## Required work
1. Decide whether each statement agrees with the article below on Japan's halt of Indian mango imports, answering yes or no and quoting the words that settle it: (a) Shipments certified after March 25, 2026 have been rejected. (b) The EU's 2014 fruit fly ban on Indian mangoes is still in force. (c) The SPS Agreement entered into force on 1 January 1995.
2. In the article below on Japan's halt of Indian mango imports, which Indian body coordinates the corrective action protocol with Japanese authorities?

## Extracted text
━━━━━━

No love in Tokyo for mangoes from India this season
Japan has suspended fresh mango imports from India following a March 2026 inspection that identified deficiencies in fumigation procedures and disinfection s...
What Happened
- Japan has suspended fresh mango imports from India following a March 2026 inspection that identified deficiencies in fumigation procedures and disinfection standards at Indian export facilities.
- Shipments certified after March 25, 2026 have been rejected; the suspension will remain in place until India can demonstrate improved and compliant operational standards to Japanese phytosanitary authorities (Japan's Ministry of Agriculture, Forestry and Fisheries — MAFF).
- The halt affects popular Indian mango varieties — including Alphonso (Hapus), Kesar, and Banganapalli — during the peak export season (April–June).
- India's apex agricultural export body APEDA (Agricultural and Processed Food Products Export Development Authority) is responsible for coordinating the corrective action protocol with Japanese authorities.
- The suspension is a fresh phytosanitary setback for India's mango export programme, recalling earlier episodes with the EU (2014 fruit fly ban, lifted 2015) and ongoing compliance requirements for the US market.
Static Topic Bridges
WTO Agreement on Sanitary and Phytosanitary (SPS) Measures
The Agreement on the Application of Sanitary and Phytosanitary Measures (SPS Agreement) is a World Trade Organization (WTO) treaty that entered into force on 1 January 1995 with the establishment of the WTO. It governs the right of WTO member countries to impose food safety, animal health, and plant health regulations that may restrict trade — while preventing these from being disguised protectionism.
- Legal basis: SPS Agreement under the Uruguay Round (Annex 1A to the WTO Agreement)

━━━━━━

## Dataset entries
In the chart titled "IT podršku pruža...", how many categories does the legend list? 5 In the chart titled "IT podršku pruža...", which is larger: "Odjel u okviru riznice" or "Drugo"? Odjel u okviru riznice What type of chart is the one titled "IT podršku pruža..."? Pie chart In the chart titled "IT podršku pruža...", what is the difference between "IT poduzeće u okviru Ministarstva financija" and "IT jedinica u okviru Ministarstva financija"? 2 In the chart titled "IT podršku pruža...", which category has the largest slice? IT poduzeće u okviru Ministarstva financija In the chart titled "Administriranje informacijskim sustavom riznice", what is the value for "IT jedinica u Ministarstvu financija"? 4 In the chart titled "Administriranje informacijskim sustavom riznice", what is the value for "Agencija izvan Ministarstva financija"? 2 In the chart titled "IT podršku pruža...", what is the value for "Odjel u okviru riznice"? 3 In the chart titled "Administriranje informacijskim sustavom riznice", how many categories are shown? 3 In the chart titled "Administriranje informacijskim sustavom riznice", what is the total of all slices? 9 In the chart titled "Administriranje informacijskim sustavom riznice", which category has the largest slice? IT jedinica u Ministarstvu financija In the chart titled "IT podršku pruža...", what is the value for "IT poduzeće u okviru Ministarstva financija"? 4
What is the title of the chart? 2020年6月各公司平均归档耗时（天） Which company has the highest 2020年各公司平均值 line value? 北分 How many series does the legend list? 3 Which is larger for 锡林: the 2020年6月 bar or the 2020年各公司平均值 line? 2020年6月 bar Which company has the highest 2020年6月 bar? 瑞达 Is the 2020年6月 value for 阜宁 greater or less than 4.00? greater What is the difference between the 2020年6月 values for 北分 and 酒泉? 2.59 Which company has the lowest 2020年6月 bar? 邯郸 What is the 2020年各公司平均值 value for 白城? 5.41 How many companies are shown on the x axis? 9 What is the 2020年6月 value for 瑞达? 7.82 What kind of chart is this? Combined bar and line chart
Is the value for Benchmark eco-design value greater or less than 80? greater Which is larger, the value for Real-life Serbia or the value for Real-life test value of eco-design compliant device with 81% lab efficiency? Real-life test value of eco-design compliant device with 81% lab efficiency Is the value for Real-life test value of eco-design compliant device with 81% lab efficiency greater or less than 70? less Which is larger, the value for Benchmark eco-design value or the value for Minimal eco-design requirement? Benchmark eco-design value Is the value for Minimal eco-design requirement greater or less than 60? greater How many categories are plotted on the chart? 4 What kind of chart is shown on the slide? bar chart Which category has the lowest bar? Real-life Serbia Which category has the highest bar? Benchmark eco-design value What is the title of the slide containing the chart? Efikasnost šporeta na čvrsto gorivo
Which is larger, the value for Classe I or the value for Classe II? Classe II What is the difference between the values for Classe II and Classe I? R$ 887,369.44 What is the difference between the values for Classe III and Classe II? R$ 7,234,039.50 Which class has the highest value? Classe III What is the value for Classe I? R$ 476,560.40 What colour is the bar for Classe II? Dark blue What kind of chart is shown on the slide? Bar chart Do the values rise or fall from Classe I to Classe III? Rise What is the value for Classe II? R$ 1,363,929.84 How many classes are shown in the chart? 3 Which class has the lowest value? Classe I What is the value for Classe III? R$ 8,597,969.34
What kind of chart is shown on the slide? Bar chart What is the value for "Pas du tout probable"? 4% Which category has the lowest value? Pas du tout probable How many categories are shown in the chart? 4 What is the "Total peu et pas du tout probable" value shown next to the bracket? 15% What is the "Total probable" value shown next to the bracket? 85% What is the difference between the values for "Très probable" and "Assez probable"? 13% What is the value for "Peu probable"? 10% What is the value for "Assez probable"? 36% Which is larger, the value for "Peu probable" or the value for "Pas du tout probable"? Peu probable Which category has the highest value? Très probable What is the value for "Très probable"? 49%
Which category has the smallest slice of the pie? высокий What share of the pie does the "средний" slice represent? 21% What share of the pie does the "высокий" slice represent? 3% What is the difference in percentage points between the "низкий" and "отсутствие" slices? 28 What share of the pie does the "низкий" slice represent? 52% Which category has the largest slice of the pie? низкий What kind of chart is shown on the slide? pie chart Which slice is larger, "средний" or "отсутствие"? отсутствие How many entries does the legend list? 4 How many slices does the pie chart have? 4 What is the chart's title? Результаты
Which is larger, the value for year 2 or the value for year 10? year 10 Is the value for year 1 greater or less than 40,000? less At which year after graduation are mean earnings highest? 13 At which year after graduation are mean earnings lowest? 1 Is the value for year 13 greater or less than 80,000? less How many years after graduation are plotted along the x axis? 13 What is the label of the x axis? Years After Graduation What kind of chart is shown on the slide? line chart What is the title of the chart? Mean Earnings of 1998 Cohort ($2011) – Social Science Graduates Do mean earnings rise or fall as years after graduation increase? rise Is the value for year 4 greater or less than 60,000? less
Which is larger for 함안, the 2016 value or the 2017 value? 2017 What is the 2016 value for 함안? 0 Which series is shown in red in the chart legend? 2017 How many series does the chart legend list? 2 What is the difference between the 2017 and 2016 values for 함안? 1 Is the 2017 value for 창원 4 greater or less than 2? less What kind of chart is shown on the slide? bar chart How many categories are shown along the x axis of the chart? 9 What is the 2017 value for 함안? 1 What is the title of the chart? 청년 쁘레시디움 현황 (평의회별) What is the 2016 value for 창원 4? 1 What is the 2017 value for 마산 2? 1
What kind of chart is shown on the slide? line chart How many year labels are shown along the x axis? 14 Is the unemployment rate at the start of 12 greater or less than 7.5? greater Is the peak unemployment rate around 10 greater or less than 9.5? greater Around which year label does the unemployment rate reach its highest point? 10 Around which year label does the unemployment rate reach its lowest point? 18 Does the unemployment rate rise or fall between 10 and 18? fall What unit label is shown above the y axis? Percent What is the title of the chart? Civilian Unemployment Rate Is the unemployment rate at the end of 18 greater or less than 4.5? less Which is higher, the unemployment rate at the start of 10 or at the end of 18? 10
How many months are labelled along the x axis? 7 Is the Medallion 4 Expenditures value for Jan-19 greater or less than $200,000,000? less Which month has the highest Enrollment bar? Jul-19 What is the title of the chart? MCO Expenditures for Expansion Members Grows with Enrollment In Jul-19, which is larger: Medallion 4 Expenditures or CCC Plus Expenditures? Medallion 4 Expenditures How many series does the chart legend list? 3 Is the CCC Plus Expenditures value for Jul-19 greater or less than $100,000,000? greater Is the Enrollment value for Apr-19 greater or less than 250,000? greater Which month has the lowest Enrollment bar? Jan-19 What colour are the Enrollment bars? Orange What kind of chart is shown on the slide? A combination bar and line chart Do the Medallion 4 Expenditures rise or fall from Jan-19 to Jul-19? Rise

━━━━━━

## Answers to each task
1.
(a) Yes: "Shipments certified after March 25, 2026 have been rejected"
(b) No: "2014 fruit fly ban, lifted 2015"
(c) Yes: "entered into force on 1 January 1995"

2. APEDA (Agricultural and Processed Food Products Export Development Authority).